### TÂCHE ASSIGNÉE 1
Réécrivez sous forme de liste le paragraphe du texte source qui commence par « Nul besoin de justifier », sans perdre ses faits principaux.
### TÂCHE ASSIGNÉE 2
Les affirmations suivantes concordent-elles avec le texte source ? Pour chacune, répondez par oui ou non et citez mot pour mot les termes du texte qui tranchent. (a) L'exposition comprend sept petites salles et neuf petits films. (b) L'éthique du care trouve ses origines dans la théorie féministe française des années 1970. (c) Cynthia Fleury est architecte.
### TÂCHE ASSIGNÉE 3
Prolongez la critique de l'exposition « Soutenir. Ville, architecture et soin » à partir de sa dernière phrase.

### TEXTE SOURCE

Soutenir. Ville, architecture et soin
Le soin au Pavillon de l’Arsenal
Dans une exposition et un ouvrage à l’iconographie foisonnante, Cynthia Fleury et le collectif d’architectes SCAU questionnent la place du soin dans la ville à travers les époques. Au fil des images, le glissement s’opère, du soin des corps à celui de la ville même, espace de vie à maintenir, ménager, entretenir.
Nul besoin de justifier la pertinence de cette exposition par l’actualité du thème sanitaire: Covid ou pas, les sept petites salles et neuf petits films qui la constituent posent des questions fondamentalement humanistes et politiques sur la place des lieux du soin dans la cité, son incarnation dans l’architecture, et ce que cette place reflète de notre conception d’un monde habitable. En déployant un large éventail d’exemples, l’exposition et son catalogue montrent les espoirs, générosités, folies, ambivalences ou encore contradictions des initiatives du soin à toute époque, et ce que la nôtre en hérite. Un propos très construit structure le choix de documents et maquettes, dans lequel chacun a sa place, sans superflu et avec justesse, irrigué par une pensée dite du care. Cette éthique, qui trouve ses origines dans la théorie féministe anglo-saxonne des années 1990, propose de placer la vulnérabilité au centre d’un nouveau modèle de société et défend une vision du soin qui comprend tout ce que nous faisons pour maintenir, perpétuer et réparer notre «monde», qu’il s’agisse de nos corps ou de notre environnement, en soutien à la vie. La philosophe et psychanalyste Cynthia Fleury en est la penseuse, la porte-parole et l’activiste dans le domaine médical en France. Sa main tendue à une réflexion commune avec des architectes a été saisie par Éric de Thoisy et le collectif SCAU. L’exposition et le livre sont le fruit de cette collaboration.

### DONNÉES FOURNIES
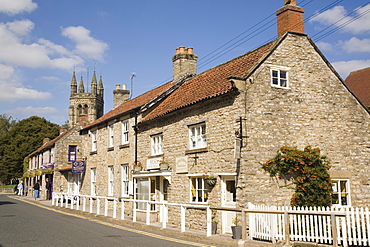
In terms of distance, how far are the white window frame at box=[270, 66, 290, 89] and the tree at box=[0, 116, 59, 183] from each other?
58.6 meters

### VOTRE RÉPONSE 1
- La pertinence de l'exposition ne dépend pas de l'actualité sanitaire. Ses sept petites salles et ses neuf petits films posent des questions humanistes et politiques sur la place des lieux du soin dans la cité, sur leur incarnation dans l'architecture et sur ce que cette place reflète de notre conception d'un monde habitable.
- L'exposition et son catalogue s'appuient sur un large éventail d'exemples. Ils montrent les espoirs, générosités, folies, ambivalences et contradictions des initiatives du soin à toute époque, ainsi que ce que la nôtre en hérite.
- Un propos très construit organise le choix des documents et des maquettes. Il s'inspire de la pensée du care.
- Cette éthique est née de la théorie féministe anglo-saxonne des années 1990. Elle place la vulnérabilité au centre d'un nouveau modèle de société. Elle conçoit le soin comme tout ce que nous faisons pour maintenir, perpétuer et réparer notre « monde », corps comme environnement.
- La philosophe et psychanalyste Cynthia Fleury en est la penseuse, la porte-parole et l'activiste dans le domaine médical en France.
- Éric de Thoisy et le collectif SCAU ont répondu à son invitation à une réflexion commune. L'exposition et le livre sont issus de cette collaboration.

### VOTRE RÉPONSE 2
(a) Oui : « les sept petites salles et neuf petits films qui la constituent ».
(b) Non : « trouve ses origines dans la théorie féministe anglo-saxonne des années 1990 ».
(c) Non : « La philosophe et psychanalyste Cynthia Fleury ».

### VOTRE RÉPONSE 3
Influences mutuelles
L’emplacement, la disposition, l’ambiance de l’architecture affectent le corps, peuvent le guérir ou lui nuire. Vice versa, l’aspiration à un environnement sain a sans cesse influencé la forme urbaine et architecturale. L’évolution de cette réciprocité suit celle de la médecine: dans le catalogue, Beatriz Colomina note que «chaque nouvelle maladie trouve un hôte dans l’architecture formée par les maladies précédentes, dans une sorte d’emboîtement archéologique de la maladie. Chaque épisode médical active des histoires profondes d’architecture et de maladie [...]» Mais le facteur médical n’explique pas tout du rapport entre santé et architecture: mettre à l’écart ou intégrer la maladie, la rendre visible ou la cacher, est le fait de volontés politiques et d’acceptions sociétales. Dans l’exposition, des cartes montrent que, selon les époques et les contextes, on a planifié les hôpitaux en plein centre ou à la périphérie des villes, sur des îles, à la campagne, où ils ont souvent été involontairement rattrapés par l’urbanisation; des plans et coupes dessinent des murs épais ou poreux, des panoptiques ou des villages.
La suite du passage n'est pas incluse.